DATA

the motivation...

Reproducibility is all the rage these days (and rightfully so). In my opinion, R is really on the bleeding edge in this issue because the amazing RMarkdowns. RMarkdown uses the Pandoc markdown language to produce high quality reports, seamlessly integrated with R code chunks. Pandoc can also read many other markup syntaxes, such as HTML and LaTex, so you also get that for free when you use RMarkdown. Finally, you can choose your RMarkdown to "knit" to an HTML, a PDF or a Word document.  When it comes to making a report about your data, I don't think it gets more reproducible than this.

the goods...

Here are two reports produced with RMarkdown. The one on the left is means for a class of beginner data scientists, walking through a rank-choice voting election dataset. The report explores and tidies the data, visualizes it in a couple of different ways and also maps it. You can take a look (download) at the original RMarkdown file here and the referenced R functions here.

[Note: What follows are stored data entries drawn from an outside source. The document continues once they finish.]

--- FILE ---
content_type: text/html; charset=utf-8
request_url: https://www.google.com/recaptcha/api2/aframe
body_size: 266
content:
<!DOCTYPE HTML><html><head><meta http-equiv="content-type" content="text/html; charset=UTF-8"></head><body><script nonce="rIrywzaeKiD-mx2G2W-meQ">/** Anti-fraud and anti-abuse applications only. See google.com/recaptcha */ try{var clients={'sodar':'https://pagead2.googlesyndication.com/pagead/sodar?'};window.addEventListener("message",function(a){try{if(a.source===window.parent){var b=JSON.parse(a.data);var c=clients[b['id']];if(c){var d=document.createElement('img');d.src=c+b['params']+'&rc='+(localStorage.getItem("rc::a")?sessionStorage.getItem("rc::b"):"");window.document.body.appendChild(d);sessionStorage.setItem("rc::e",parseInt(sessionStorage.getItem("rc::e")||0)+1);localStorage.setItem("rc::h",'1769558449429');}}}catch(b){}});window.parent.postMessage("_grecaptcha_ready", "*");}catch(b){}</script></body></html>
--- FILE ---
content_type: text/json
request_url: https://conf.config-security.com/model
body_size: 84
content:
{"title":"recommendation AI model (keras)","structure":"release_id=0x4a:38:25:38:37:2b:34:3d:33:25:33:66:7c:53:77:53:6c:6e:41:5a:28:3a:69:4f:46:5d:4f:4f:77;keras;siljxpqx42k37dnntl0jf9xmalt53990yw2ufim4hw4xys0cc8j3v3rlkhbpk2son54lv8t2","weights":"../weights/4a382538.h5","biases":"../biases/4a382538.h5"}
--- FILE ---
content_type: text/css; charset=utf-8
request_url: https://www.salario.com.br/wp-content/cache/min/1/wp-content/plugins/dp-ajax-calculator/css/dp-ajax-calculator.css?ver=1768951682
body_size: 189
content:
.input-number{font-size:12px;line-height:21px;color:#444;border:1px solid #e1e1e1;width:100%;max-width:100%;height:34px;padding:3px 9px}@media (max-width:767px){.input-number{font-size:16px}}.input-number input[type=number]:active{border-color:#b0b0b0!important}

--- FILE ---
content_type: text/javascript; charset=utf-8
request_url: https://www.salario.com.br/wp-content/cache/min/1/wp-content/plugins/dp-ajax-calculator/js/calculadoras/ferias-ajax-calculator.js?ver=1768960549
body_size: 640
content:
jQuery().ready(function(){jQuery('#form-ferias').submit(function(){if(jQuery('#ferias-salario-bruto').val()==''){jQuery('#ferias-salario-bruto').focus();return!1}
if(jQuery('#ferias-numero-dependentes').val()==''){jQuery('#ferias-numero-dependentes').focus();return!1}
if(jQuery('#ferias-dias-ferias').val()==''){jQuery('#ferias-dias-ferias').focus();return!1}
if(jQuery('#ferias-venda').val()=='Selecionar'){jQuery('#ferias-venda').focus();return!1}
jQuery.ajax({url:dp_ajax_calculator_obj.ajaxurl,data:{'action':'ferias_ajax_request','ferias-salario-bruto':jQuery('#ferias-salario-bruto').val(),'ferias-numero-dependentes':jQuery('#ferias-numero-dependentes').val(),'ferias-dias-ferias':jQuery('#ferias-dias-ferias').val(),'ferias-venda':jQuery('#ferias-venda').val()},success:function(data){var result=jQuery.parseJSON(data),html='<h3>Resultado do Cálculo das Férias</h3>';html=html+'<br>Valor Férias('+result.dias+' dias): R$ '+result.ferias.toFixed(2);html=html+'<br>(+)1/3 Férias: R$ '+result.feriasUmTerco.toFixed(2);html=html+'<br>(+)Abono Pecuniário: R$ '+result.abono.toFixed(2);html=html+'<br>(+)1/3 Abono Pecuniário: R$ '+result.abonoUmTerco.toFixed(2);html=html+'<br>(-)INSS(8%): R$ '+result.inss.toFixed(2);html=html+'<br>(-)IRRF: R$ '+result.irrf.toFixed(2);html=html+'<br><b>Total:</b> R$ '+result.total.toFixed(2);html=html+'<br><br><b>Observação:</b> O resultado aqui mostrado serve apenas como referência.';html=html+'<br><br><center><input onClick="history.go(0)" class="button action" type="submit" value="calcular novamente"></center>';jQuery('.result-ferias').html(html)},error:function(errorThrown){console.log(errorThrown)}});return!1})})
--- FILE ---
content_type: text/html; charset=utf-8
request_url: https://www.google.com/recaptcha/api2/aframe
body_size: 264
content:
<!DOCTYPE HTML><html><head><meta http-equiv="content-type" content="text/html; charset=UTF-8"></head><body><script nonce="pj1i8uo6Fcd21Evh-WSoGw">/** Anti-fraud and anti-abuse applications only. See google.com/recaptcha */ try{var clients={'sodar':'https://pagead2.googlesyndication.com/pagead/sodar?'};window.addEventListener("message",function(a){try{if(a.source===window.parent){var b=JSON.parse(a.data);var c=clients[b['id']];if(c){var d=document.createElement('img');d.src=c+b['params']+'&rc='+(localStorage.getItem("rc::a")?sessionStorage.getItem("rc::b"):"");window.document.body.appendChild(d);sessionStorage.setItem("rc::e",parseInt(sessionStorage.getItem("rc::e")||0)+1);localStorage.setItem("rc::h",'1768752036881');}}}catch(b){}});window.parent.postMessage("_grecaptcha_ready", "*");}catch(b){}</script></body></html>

The report on the right is a Computational Linear Algebra assignment, which embeds code chunks, graphs, pictures and plenty of mathematical notation (courtesy of LaTex). A couple of highlights: Problem 3 uses Markov Chains to predicts gambling wins on a casino and find best strategies; Problem 4 looks at the accessibility of medieval Russian towns, as measured through the Gould index; and Problem 7 studies image compression through the method of singular value decomposition. You can find the original RMarkdown file here.